Lord Keith in Craven v. White [1988] 3 All E.R. 495, conveniently summarizes what is in his opinion the nature of the principles to be derived from the Ramsay, Furniss and Burmah cases as follows:

"...the court must first construe the relevant enactment in order to ascertain its meaning; it must then analyse the series of transactions in question, regarded as a whole, so as to ascertain its true effect in law; and finally it must apply the enactment as construed to the true effect of the series of transactions and so decide whether or not the enactment was intended to cover it. The most important feature of the principle is that the series of transactions is to be regarded as a whole. In ascertaining the true legal effect of the series it is relevant to take into account, if it be the case, that all the steps in it were contractually agreed in advance or had been determined on in advance by a guiding will which was in a position, for all practical purposes, to secure that all of them were carried through to completion.

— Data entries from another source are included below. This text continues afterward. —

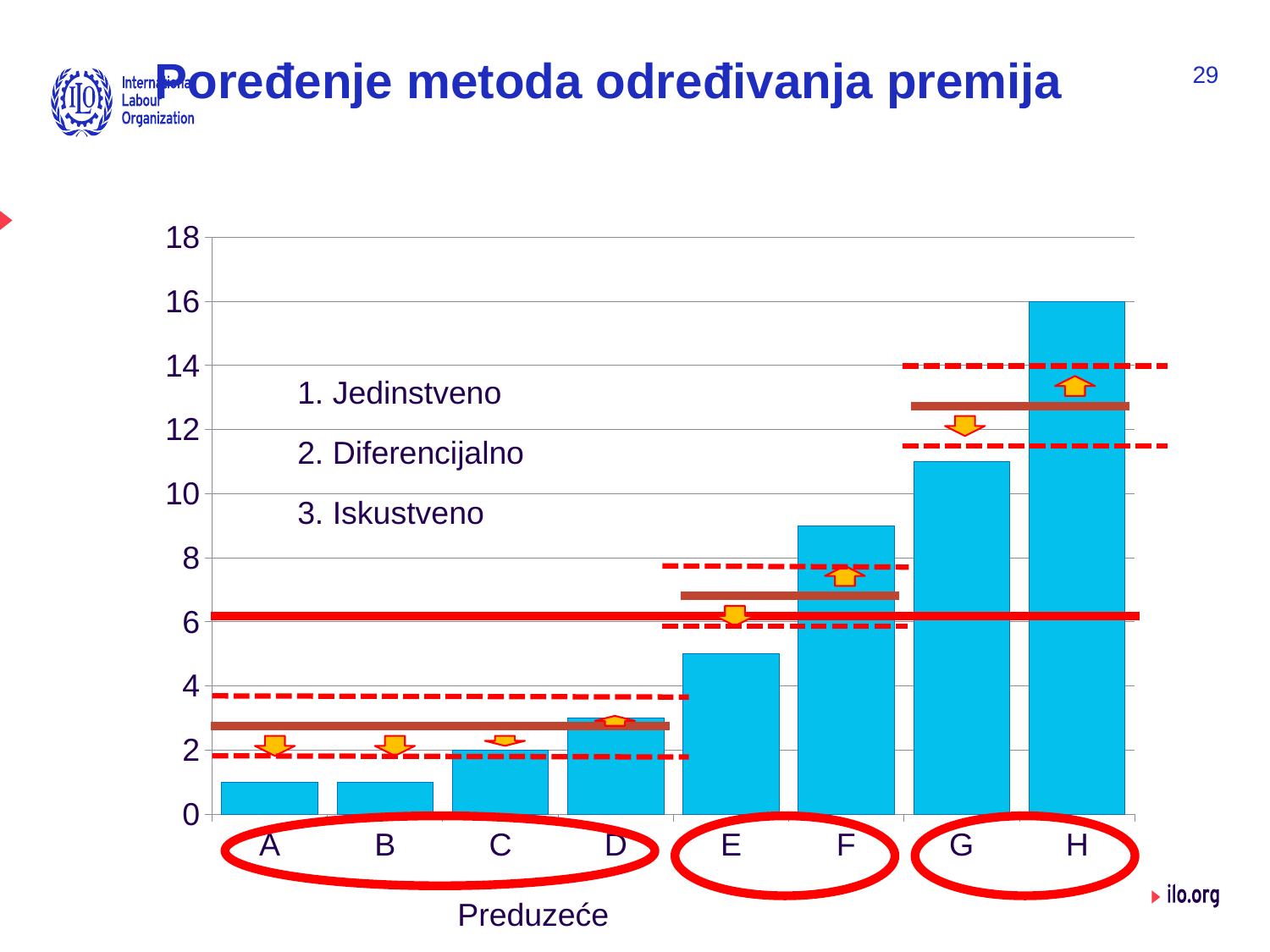
What is the value of the bar for C? 2 Which bar is taller, D or E? E Is the value for G greater or less than 10? greater What is the label of the x axis of the chart? Preduzeće What is the value of the bar for H? 16 Do the bar values generally rise or fall from A to H along the x axis? rise Is the value for F greater or less than 8? greater Is the value for E greater or less than 6? less How many categories (preduzeća) are shown on the x axis of the chart? 8 What kind of chart is shown on the slide? bar chart Which category has the highest bar in the chart? H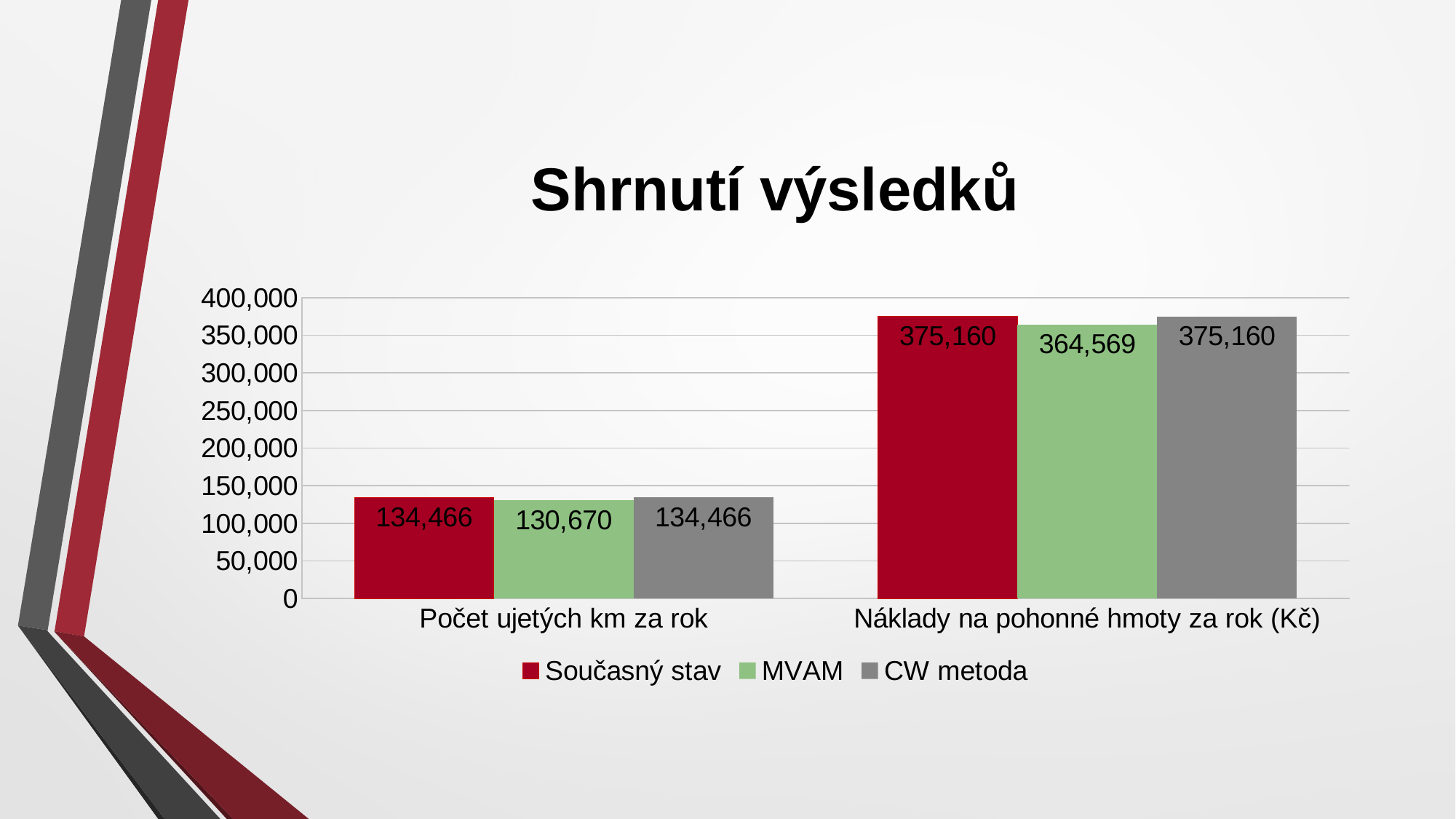
What is the value for MVAM in the category Počet ujetých km za rok? 130,670 Which series has the lowest value in the category Počet ujetých km za rok? MVAM Which series has the lowest value in the category Náklady na pohonné hmoty za rok (Kč)? MVAM What kind of chart is shown on the slide? Bar chart What is the value for CW metoda in the category Náklady na pohonné hmoty za rok (Kč)? 375,160 What is the value for MVAM in the category Náklady na pohonné hmoty za rok (Kč)? 364,569 What is the value for Současný stav in the category Počet ujetých km za rok? 134,466 Which is larger in the category Náklady na pohonné hmoty za rok (Kč): Současný stav or MVAM? Současný stav What is the difference between CW metoda and MVAM in the category Náklady na pohonné hmoty za rok (Kč)? 10,591 How many categories are shown on the x axis? 2 What is the difference between Současný stav and MVAM in the category Počet ujetých km za rok? 3,796 How many series does the legend list? 3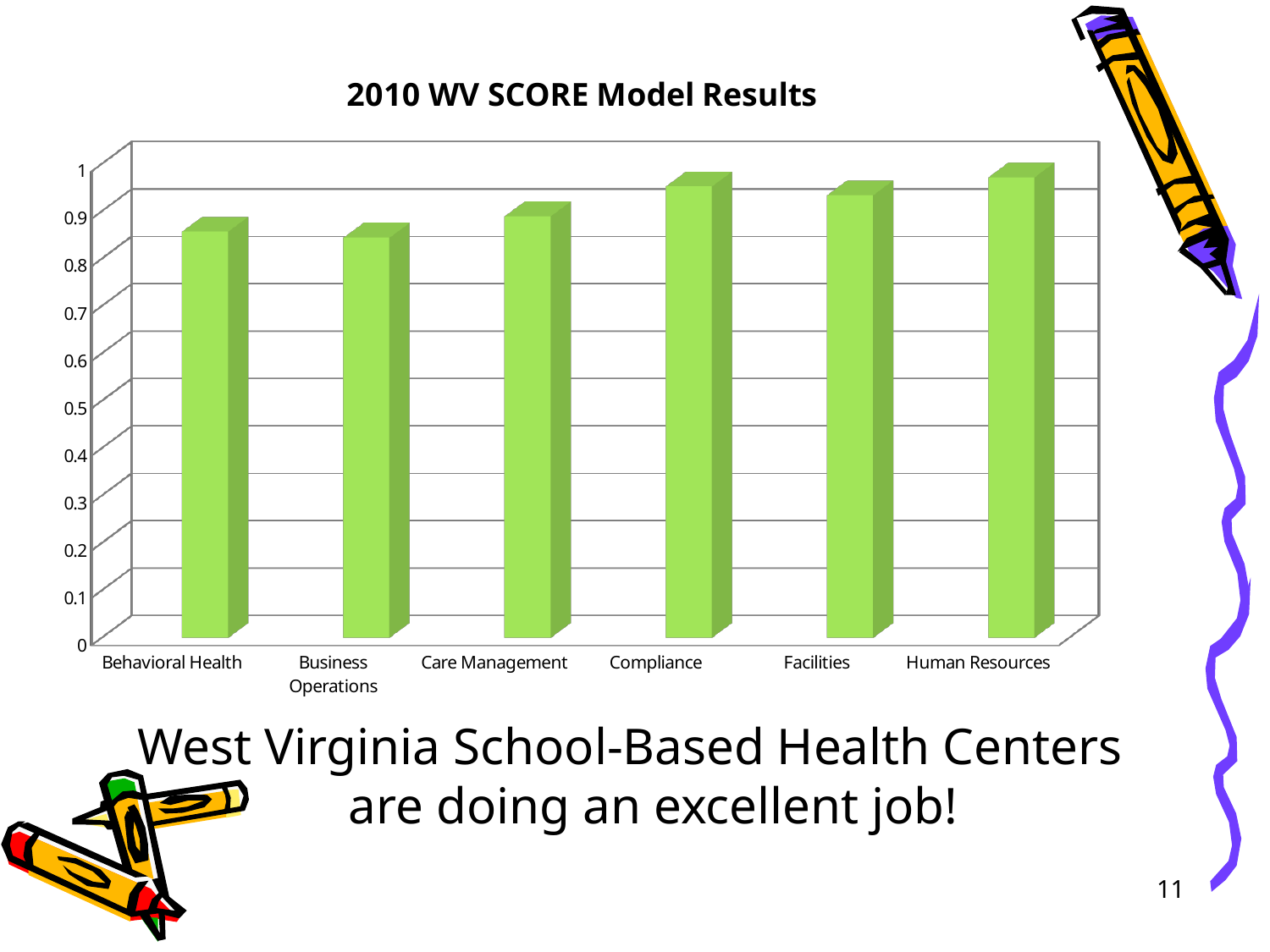
Which category has the highest value in the chart? Human Resources Is the value for Human Resources greater or less than 0.9? greater Which is larger, the value for Human Resources or the value for Business Operations? Human Resources How many categories are shown on the x axis of the chart? 6 Is the value for Compliance greater or less than 0.9? greater Which is larger, the value for Compliance or the value for Behavioral Health? Compliance What is the title of the chart? 2010 WV SCORE Model Results What kind of chart is shown on the slide? bar chart Is the value for Behavioral Health greater or less than 0.9? less What colour are the bars in the chart? green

It is also relevant to take into account, if it be the case, that one or more of the steps was introduced into the series with no business purpose other than the avoidance of tax."

10

All these cases are consistent in the fact that, where there has been a preordained series of transaction to achieve a commercial result, and an intermediary step has been inserted which has no business purpose other than the avoidance of tax, then the transaction would not be free from tax liability.

11

How do these principles apply to the facts of this appeal? Was the exchange of shares for debentures an intermediary step which had no business purpose other than the avoidance of tax under the Act? Was the transaction looked at as a whole, preordained?

12

These questions are answered by an examination of the Agreement which is entitled "Agreement of Exchange of Securities Pursuant to a Scheme of Reconstruction/Reorganization of Jamaica Biscuit Company Limited."